> TASK REQUIREMENTS: How many lines in the entries below contain the string "water"? Case counts, so match only that exact capitalization, and reply with the number alone.

> Dataset entries:
......

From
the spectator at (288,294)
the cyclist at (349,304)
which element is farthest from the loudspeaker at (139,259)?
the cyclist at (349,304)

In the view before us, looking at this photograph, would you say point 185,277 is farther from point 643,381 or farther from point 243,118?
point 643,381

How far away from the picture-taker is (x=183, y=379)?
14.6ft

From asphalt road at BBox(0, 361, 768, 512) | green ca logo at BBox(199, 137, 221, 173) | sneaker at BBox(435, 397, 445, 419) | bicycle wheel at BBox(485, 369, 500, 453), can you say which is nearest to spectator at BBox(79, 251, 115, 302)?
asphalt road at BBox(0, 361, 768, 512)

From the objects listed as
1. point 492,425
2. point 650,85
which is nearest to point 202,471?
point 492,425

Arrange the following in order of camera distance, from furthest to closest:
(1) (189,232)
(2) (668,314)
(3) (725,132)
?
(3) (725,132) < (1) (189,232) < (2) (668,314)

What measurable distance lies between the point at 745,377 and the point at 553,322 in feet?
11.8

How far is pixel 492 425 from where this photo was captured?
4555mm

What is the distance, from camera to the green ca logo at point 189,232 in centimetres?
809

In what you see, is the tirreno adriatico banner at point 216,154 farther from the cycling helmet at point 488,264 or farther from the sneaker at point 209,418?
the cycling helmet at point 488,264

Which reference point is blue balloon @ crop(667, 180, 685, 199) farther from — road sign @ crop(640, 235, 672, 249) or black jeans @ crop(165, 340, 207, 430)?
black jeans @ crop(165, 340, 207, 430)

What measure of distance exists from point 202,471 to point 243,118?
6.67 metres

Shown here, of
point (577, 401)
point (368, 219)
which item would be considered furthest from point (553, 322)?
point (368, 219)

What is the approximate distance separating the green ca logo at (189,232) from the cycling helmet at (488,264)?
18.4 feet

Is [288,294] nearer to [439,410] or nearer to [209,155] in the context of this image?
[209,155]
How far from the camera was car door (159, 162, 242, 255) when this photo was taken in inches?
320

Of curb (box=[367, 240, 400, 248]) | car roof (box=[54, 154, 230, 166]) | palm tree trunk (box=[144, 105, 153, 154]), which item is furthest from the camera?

......

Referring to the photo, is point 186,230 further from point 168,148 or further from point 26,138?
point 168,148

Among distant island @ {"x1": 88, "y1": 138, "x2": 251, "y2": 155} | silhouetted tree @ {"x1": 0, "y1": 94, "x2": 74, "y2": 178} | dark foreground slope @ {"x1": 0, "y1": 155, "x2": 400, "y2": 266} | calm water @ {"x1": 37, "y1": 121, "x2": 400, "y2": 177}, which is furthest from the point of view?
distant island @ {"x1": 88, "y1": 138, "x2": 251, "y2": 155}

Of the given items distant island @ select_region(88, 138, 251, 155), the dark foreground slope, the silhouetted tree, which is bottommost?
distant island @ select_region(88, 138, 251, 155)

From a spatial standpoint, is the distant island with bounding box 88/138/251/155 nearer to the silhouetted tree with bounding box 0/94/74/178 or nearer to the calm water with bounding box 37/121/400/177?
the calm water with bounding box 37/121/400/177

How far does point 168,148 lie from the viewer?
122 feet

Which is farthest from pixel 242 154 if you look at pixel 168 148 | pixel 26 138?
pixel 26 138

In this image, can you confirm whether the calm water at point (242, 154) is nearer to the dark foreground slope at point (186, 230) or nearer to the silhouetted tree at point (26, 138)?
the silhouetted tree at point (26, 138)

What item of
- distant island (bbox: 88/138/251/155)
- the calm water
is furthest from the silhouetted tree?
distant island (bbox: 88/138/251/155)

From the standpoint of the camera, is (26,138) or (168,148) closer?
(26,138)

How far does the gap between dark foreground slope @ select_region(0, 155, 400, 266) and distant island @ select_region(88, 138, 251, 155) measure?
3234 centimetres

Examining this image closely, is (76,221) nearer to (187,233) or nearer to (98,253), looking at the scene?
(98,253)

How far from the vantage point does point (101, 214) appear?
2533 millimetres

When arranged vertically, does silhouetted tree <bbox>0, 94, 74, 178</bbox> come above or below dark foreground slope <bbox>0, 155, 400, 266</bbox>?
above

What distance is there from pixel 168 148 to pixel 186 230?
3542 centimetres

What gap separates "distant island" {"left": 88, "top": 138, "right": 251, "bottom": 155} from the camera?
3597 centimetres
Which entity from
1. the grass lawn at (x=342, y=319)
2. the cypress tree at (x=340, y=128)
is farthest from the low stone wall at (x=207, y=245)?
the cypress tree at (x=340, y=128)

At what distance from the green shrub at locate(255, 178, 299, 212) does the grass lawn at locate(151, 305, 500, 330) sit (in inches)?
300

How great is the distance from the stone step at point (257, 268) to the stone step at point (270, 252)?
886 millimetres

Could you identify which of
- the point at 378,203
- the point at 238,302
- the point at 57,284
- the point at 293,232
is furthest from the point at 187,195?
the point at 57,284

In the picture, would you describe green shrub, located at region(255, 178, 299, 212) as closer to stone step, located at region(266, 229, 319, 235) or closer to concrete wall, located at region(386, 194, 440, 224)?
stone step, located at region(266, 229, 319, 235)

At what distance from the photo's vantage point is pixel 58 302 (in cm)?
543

......

> WRITTEN SOLUTION: 5